L’invisibilisation des chauves perpétue le tabou de la calvitie. Pire, elle promeut d’une certaine manière la stigmatisation dont souffrent les chauves et que révèlent les expressions moqueuses utilisées fréquemment par les non-chauves pour parler des crânes dégarnis : mouchodrome, baisodrome ou vélodrome à mouches, boule de billard, crâne en peau de fesse, crâne d’œuf, genou (avoir le crâne comme un genou), caillou (avoir le crâne comme un caillou), poux (faire le désespoir des poux), déplumé, melon (avoir le melon déplumé), etc. Les doléances du CCCF –  safe spaces pour les chauves sur les lieux de travail, à l’université, etc. ; création d’une journée officielle contre la chauvophobie (idéalement le 4 novembre, jour de la Saint Charles, en hommage au seul roi qui refusa de succomber à l’imposition faite aux rois Francs de porter « longue chevelure », Charles II dit le Chauve) ; testing auprès des entreprises (une étude de la Fondation canadienne pour la recherche capillaire a montré que les chauves, à compétence égale, ont un tiers de chances en moins de décrocher un emploi que les chevelus), etc. – n’ont été suivies d’aucun effet. De plus, malgré les réclamations du CRAC, il apparaît qu’aucune formation spécifique pour coiffer les chauves désireux de préserver les rares et délicats cheveux qui couronnent leurs crânes ne soit envisagée dans les centres de formation professionnelle – alors qu’il existe, depuis septembre 2023, une formation certifiante sur « les techniques de coiffure pour cheveux spécifiques, bouclés à crépus » donnant droit à un diplôme reconnu par l’État. Dans l’article susmentionné, le directeur de l’IREF, Nicolas Lecaussin, imagine ironiquement une allocation pour les « personnes en situation de calvitie » qui compenserait les désavantages inhérents à leur situation capillaire. Et pourquoi pas ? Dans un pays qui rembourse intégralement les traitements hormonaux ou les actes chirurgicaux des personnes désirant faire une « transition », ne pourrait-on pas au moins envisager, pour les chauves, le remboursement des traitements anti-chute, de la chirurgie capillaire, des perruques et même des traitements nécessaires pour réparer les dommages dermatologiques causés par des « moumoutes » de mauvaise qualité ? Voilà qui serait digne d’un pays qui s’honore de lutter contre toutes les discriminations.

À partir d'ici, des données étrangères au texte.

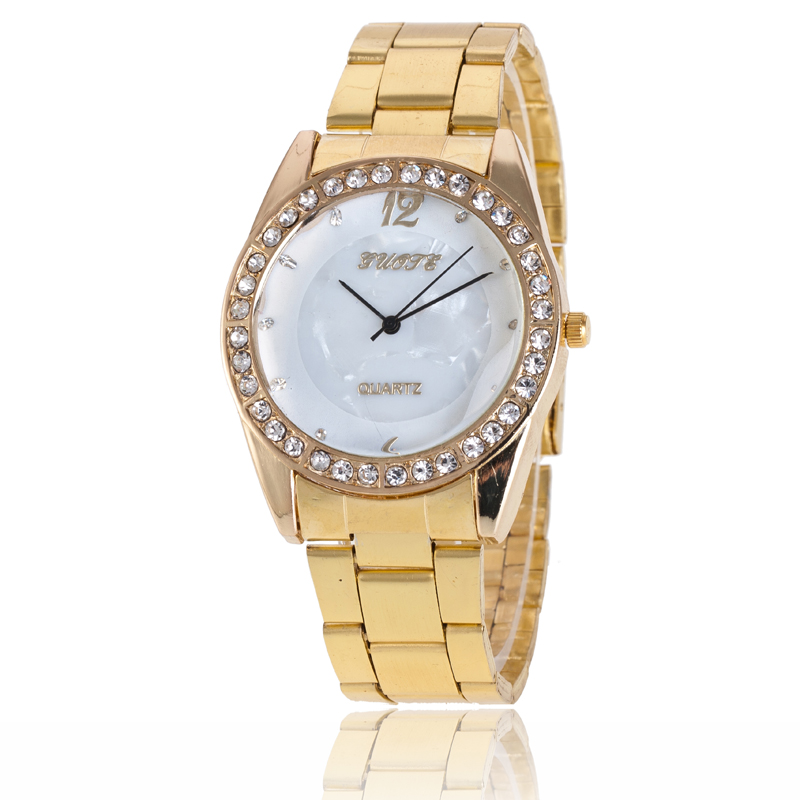 2016 New Famous Brand Gold Casual Quartz Watch Women Stainless Steel Watches Relogio Feminino Wristwatches Ladies Clock Hot Sale mance women men unisex watches gold stainless steel quartz wrist watch skull pirate quality relogio time clock 2016 hot sale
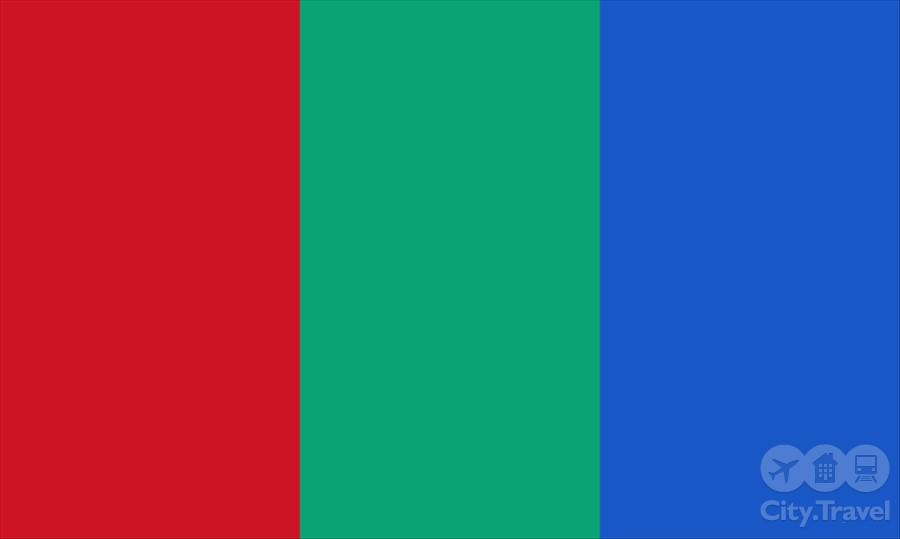 флаги2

Une discrimination systémique oubliée

Il fut un temps où la calvitie était célébrée. « Tous les sages sont chauves, écrivait le philosophe Synésios de Cyrène au Ve siècle après JC. La calvitie est le signe de la raison et de la sagesse. » La calvitie est aujourd’hui motif à railleries et à ricanements. Il est regrettable que le député Olivier Serva, qui a confié sur France 5 avoir été traumatisé par la perte précoce de ses cheveux, n’ait rien prévu dans son projet de loi pour lutter contre la chauvophobie systémique qui règne dans notre pays. Mais ne désespérons pas : « C’est dans les rangs des chauves que l’on trouve tout ce qu’il y a d’hommes honnêtes, expérimentés, sages et vertueux », écrivait encore Synésios de Cyrène dans son Éloge de la calvitie. Le député Serva, que la remarquable calvitie prédestine à l’honnêteté et à la sagesse, peut encore amender son projet de loi et faire en sorte que même les esprits les plus échevelés se rangent finalement du côté de la Justice en luttant contre la discrimination capillaire qui frappe au premier chef les chauves.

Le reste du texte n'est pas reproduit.